━━ Provided data ━━

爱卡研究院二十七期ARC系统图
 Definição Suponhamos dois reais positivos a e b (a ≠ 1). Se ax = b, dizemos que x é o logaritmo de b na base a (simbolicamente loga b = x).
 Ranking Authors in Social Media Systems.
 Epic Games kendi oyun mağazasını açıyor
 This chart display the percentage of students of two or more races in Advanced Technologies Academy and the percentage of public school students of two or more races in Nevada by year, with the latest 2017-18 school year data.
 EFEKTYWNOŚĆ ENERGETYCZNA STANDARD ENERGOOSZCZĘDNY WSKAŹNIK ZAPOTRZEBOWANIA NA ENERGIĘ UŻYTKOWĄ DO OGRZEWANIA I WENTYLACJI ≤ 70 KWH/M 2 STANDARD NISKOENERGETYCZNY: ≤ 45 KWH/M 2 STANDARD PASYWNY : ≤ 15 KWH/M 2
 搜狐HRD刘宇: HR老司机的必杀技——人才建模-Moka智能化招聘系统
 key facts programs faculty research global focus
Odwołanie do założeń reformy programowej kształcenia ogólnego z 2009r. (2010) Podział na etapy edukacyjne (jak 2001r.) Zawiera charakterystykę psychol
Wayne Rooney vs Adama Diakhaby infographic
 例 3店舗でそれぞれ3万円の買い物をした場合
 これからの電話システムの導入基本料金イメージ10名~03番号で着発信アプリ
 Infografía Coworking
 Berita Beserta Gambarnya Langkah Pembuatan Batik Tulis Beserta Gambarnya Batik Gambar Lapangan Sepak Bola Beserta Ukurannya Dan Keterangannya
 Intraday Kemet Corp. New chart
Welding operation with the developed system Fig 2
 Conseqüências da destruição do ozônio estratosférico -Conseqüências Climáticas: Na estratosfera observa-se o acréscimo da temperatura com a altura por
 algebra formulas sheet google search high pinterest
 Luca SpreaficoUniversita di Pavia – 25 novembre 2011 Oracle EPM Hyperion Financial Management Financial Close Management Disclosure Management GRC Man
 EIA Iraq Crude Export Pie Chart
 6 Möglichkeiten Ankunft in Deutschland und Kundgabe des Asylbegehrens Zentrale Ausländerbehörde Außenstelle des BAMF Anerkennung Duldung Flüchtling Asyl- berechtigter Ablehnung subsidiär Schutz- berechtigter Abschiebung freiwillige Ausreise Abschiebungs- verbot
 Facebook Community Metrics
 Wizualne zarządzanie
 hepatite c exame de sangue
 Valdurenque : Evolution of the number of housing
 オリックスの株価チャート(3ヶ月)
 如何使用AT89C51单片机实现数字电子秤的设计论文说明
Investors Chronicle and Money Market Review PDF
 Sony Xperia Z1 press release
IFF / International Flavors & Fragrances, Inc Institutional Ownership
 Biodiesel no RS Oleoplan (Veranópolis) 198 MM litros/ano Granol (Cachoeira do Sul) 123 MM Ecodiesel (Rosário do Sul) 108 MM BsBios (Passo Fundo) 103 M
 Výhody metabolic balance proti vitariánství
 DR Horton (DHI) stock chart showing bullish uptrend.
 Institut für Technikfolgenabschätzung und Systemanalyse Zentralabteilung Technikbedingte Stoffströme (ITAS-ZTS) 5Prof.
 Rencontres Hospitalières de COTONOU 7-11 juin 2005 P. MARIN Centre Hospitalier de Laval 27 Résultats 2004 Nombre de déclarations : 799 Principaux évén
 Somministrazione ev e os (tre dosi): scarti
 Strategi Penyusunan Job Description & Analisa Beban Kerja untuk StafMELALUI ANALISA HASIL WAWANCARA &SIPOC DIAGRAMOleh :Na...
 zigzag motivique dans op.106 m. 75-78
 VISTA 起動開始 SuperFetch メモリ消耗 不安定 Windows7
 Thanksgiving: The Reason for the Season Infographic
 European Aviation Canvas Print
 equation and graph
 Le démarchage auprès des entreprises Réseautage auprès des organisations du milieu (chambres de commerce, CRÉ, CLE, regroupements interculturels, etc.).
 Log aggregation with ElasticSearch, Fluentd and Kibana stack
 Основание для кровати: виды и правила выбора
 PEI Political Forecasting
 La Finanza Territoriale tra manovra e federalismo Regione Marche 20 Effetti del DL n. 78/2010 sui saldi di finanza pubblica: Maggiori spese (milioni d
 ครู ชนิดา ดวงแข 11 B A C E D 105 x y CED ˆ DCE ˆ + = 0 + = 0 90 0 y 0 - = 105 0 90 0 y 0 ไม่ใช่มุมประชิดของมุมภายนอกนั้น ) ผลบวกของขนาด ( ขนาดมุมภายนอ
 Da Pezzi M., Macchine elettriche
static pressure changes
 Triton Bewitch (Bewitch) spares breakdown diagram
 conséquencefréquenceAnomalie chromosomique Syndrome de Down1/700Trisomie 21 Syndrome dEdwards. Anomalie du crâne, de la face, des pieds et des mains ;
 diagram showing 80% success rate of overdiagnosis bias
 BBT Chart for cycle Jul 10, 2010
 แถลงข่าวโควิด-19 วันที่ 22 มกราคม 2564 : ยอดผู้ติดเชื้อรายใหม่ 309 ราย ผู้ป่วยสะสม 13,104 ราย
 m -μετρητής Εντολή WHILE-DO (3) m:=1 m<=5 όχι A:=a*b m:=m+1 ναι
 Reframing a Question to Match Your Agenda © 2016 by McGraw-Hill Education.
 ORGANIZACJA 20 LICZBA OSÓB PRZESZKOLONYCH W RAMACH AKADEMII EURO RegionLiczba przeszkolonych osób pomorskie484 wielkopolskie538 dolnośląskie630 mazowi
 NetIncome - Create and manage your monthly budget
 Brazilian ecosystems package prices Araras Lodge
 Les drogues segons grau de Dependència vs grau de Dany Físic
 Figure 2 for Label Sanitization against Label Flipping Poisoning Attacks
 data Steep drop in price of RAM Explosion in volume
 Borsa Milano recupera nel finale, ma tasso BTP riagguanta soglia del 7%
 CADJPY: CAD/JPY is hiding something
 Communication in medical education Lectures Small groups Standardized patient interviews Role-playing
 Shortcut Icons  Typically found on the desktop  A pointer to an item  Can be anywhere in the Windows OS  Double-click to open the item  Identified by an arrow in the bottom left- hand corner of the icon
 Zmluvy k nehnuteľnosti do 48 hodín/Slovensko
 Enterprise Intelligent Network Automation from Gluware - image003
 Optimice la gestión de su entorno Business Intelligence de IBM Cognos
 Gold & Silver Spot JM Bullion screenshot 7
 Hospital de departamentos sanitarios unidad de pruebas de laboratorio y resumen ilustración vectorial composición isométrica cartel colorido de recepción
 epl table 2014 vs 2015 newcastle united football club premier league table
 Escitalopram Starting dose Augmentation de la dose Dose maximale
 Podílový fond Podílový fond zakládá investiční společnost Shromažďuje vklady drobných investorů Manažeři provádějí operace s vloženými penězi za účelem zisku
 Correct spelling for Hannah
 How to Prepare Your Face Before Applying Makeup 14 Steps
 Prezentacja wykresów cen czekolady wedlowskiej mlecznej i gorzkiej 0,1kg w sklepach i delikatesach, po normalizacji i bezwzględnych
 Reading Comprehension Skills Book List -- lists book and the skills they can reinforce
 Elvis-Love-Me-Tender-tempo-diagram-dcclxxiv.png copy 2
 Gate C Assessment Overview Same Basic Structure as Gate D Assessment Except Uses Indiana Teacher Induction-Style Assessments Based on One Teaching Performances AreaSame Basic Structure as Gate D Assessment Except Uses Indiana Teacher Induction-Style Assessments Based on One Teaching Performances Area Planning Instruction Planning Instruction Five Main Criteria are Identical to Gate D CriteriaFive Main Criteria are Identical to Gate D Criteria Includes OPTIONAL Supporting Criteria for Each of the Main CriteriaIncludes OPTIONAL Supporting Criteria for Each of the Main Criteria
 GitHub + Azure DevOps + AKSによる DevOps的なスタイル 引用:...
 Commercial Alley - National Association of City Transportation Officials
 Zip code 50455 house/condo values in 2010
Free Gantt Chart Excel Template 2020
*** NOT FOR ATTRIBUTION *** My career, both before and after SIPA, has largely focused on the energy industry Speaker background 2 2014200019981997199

━━━

**Brief**
In the data above, retype exactly and only the lines between the one holding "Infografía Coworking" and the one holding "Luca SpreaficoUniversita di", inclusive.

**Exercise solution**
 Infografía Coworking
 Berita Beserta Gambarnya Langkah Pembuatan Batik Tulis Beserta Gambarnya Batik Gambar Lapangan Sepak Bola Beserta Ukurannya Dan Keterangannya
 Intraday Kemet Corp. New chart
Welding operation with the developed system Fig 2
 Conseqüências da destruição do ozônio estratosférico -Conseqüências Climáticas: Na estratosfera observa-se o acréscimo da temperatura com a altura por
 algebra formulas sheet google search high pinterest
 Luca SpreaficoUniversita di Pavia – 25 novembre 2011 Oracle EPM Hyperion Financial Management Financial Close Management Disclosure Management GRC Man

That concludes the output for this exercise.